Re: Extremely slow du

Vijay Bellur <vbellur@xxxxxxxxxx> · Tue, 11 Jul 2017 11:22:17 -0400

Hi Kashif,

Thank you for your feedback! Do you have some data on the nature of 
performance improvement observed with 3.11 in the new setup?

Adding Raghavendra and Poornima for validation of configuration and help 
with identifying why certain files disappeared from the mount point 
after enabling readdir-optimize.

Regards,
Vijay

On 07/11/2017 11:06 AM, mohammad kashif wrote:
Hi Vijay and Experts

I didn't want to experiment with my production setup so started  a
parallel system with two server and around 80TB storage.  First
configured with gluster 3.8 and had the same lookup performance issue.
Then upgraded to 3.11 as you suggested and it made huge improvement in
lookup time. I also did some more optimization as suggested in other
threads.
Now I am going to update my production server. I am planning to use
following  optimization option, it would be very useful if you can point
out any inconsistency or suggest some other options.
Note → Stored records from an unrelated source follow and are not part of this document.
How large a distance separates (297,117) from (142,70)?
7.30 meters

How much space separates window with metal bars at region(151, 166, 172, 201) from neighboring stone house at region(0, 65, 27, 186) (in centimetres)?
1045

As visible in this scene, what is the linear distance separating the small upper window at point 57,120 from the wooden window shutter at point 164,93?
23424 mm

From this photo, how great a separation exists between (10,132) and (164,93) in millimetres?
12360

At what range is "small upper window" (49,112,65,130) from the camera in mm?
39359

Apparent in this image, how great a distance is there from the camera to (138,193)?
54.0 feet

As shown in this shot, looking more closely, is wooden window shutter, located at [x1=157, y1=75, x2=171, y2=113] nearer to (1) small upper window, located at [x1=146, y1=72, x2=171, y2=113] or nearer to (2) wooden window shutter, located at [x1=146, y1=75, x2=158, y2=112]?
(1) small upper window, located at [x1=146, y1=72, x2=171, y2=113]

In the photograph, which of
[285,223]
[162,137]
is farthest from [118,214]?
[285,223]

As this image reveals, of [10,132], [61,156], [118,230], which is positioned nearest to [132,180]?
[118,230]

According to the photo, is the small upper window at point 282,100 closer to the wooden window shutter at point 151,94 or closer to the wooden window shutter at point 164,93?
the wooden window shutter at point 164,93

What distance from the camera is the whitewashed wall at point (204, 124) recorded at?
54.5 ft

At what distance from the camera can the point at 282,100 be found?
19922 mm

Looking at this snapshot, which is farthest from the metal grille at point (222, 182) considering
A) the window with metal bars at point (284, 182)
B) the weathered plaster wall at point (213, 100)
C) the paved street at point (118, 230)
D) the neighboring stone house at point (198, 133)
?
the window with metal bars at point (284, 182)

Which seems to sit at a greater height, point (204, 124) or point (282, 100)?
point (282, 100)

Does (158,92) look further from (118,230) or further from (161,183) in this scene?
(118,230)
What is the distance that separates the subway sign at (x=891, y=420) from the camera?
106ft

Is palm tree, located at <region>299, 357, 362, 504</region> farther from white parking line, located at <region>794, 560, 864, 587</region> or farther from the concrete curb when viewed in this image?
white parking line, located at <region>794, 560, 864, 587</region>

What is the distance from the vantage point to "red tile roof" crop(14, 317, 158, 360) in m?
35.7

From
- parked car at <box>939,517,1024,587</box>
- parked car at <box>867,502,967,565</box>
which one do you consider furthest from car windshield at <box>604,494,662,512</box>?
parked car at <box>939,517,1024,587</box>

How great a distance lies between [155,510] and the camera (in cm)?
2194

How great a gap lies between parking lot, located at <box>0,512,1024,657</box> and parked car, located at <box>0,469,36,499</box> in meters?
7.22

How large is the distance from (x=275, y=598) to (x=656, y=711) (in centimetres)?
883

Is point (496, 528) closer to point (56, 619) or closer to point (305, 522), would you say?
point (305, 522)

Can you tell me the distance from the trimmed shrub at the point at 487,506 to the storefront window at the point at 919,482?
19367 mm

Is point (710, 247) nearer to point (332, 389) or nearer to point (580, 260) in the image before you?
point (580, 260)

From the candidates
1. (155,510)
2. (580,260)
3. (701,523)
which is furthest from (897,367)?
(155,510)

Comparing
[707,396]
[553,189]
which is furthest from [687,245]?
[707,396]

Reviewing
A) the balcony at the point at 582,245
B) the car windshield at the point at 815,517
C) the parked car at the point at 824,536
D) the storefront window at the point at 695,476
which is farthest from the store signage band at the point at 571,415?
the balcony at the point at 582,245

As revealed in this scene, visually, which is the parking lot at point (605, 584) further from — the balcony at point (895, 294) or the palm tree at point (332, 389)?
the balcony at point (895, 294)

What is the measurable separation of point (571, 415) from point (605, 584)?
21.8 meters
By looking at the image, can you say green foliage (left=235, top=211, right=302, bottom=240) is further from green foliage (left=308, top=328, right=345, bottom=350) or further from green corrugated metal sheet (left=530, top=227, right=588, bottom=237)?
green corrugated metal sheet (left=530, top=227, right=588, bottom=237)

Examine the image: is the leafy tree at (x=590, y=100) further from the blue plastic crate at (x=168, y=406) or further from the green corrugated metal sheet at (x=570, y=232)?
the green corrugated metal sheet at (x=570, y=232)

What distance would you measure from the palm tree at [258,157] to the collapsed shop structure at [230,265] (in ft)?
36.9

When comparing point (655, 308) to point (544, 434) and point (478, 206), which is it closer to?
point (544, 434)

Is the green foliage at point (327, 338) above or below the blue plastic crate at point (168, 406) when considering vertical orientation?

My production setup
has 5 servers consisting of  400TB storage and around 80 million files
of varying lengths.

Options Reconfigured:
server.event-threads: 4
client.event-threads: 4
cluster.lookup-optimize: on
cluster.readdir-optimize: off
performance.client-io-threads: on
performance.cache-size: 1GB
performance.parallel-readdir: on
performance.md-cache-timeout: 600
performance.cache-invalidation: on
performance.stat-prefetch: on
features.cache-invalidation-timeout: 600
features.cache-invalidation: on
nfs.disable: on
performance.readdir-ahead: on
transport.address-family: inet
auth.allow: 163.1.136.*
diagnostics.latency-measurement: on
diagnostics.count-fop-hits: on

I found that setting cluster.readdir-optimize to 'on' made some files
disappear from client !

Thanks

Kashif

On Sun, Jun 18, 2017 at 4:57 PM, Vijay Bellur <vbellur@xxxxxxxxxx
<mailto:vbellur@xxxxxxxxxx>> wrote:

    Hi Mohammad,

    A lot of time is being spent in addressing metadata calls as
    expected. Can you consider testing out with 3.11 with md-cache [1]
    and readdirp [2] improvements?

    Adding Poornima and Raghavendra who worked on these enhancements to
    help out further.

    Thanks,
    Vijay

    [1] https://gluster.readthedocs.io/en/latest/release-notes/3.9.0/
    <https://gluster.readthedocs.io/en/latest/release-notes/3.9.0/>

    [2] https://github.com/gluster/glusterfs/issues/166
    <https://github.com/gluster/glusterfs/issues/166>

    On Fri, Jun 16, 2017 at 2:49 PM, mohammad kashif
    <kashif.alig@xxxxxxxxx <mailto:kashif.alig@xxxxxxxxx>> wrote:

        Hi Vijay

        Did you manage to look into the gluster profile logs ?

        Thanks

        Kashif

        On Mon, Jun 12, 2017 at 11:40 AM, mohammad kashif
        <kashif.alig@xxxxxxxxx <mailto:kashif.alig@xxxxxxxxx>> wrote:

            Hi Vijay

            I have enabled client profiling and used this script
            https://github.com/bengland2/gluster-profile-analysis/blob/master/gvp-client.sh
            <https://github.com/bengland2/gluster-profile-analysis/blob/master/gvp-client.sh>
            to extract data. I am attaching output files. I don't have
            any reference data to compare with my output. Hopefully you
            can make some sense out of it.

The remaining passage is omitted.